John Riecke was on his bike, which he rides for work, but Monday, it was a trip to the dentist.
"I think they're in their cars just shivering. You know, trying to get where they're going. They probably don't notice me," he said about drivers. It's only a 10-minute drive from where he lives into town and a car would not warm up much, so he views a bike trip as not much different.
"On packed snow like this, it's actually not bad at all. Wider tires make it a little easier but as you're taking your time and you're not trying to zoom around corners, you're OK," Riecke said.

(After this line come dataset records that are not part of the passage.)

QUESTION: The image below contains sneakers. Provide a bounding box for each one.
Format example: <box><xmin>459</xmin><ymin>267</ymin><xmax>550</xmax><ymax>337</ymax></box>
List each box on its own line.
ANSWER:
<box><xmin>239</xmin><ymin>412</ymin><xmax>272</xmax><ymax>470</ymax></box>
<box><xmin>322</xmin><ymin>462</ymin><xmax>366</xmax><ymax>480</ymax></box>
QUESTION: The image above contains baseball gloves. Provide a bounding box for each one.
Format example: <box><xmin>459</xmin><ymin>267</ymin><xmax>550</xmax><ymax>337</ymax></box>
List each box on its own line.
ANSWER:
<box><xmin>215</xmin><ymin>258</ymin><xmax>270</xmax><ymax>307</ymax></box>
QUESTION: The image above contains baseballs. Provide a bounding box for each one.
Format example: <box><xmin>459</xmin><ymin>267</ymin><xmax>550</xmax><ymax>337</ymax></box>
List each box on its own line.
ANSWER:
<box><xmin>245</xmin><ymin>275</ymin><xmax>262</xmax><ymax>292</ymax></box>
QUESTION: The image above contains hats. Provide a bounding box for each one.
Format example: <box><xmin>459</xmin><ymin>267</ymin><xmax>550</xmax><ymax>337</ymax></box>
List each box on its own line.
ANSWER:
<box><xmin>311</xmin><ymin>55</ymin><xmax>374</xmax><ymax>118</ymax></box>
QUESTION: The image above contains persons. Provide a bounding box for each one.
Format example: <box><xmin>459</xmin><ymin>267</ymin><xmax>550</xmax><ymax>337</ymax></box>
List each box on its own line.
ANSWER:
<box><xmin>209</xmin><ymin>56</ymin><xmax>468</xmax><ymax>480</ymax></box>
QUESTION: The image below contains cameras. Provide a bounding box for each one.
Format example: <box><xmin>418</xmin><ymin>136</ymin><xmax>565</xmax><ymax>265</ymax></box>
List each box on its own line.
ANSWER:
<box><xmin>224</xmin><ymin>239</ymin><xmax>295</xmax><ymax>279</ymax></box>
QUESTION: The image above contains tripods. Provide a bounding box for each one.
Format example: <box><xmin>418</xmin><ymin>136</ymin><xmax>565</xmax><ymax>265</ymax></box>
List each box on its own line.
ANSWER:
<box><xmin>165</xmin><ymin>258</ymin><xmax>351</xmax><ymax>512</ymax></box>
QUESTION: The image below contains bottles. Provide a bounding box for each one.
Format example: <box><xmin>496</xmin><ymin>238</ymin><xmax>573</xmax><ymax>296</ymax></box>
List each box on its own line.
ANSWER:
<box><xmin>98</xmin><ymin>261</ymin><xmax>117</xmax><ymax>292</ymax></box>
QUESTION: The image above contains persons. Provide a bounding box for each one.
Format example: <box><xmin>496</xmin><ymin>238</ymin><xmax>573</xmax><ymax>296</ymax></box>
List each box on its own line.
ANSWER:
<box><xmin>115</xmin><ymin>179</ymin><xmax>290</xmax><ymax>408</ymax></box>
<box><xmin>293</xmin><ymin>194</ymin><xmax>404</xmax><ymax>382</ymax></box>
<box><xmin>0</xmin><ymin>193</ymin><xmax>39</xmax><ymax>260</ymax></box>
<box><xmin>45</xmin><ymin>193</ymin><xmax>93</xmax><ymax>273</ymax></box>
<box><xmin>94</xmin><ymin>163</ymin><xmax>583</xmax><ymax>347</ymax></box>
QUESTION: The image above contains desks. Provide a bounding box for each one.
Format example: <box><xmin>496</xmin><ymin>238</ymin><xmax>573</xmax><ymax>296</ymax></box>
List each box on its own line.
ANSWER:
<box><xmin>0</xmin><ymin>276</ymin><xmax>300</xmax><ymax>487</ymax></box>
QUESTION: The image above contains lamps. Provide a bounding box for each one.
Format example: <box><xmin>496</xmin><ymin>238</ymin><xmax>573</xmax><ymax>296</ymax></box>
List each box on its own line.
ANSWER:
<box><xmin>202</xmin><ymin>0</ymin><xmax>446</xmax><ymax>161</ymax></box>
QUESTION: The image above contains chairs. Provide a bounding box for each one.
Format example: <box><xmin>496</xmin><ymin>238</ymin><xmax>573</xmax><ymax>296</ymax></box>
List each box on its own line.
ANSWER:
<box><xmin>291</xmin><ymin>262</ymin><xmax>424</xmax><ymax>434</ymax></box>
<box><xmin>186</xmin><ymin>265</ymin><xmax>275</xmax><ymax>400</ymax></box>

Outside a restaurant, Jaden Wright rolled supplies down the steep ramp on the truck he drives and delivered goods. He had just finished delivering 300 cases of water. His dolly holds about 10 at a time.
"It's just straight down just no brakes, kind of just praying I get to the bottom," he laughed. Getting out of the warm truck and into the cold and back again is a sharp change. He had thin coats, but one was heated.
"Sweating underneath. On the outside I'm freezing," he said.
A few blocks away, Luis Diaz was delivering food for Jimmy John's on his bicycle.
"That's what I get for trying to be the funny guy in class instead of studying. So now here I am," laughed Diaz. "Although it's slippery and dangerous, it's kind of nice because less traffic. There's less people you know."
His bike had thin tires, but he kept his bike with heavier tires for fun: "I'm trying to stay on the street, but this brown sugary snow is very, very slippery, so there's no traction."
Diaz said he likes the quiet of a winter day and doesn't feel the need to complain at all: "If I'm complaining on the first bad day of winter then I have a heck of a winter ahead."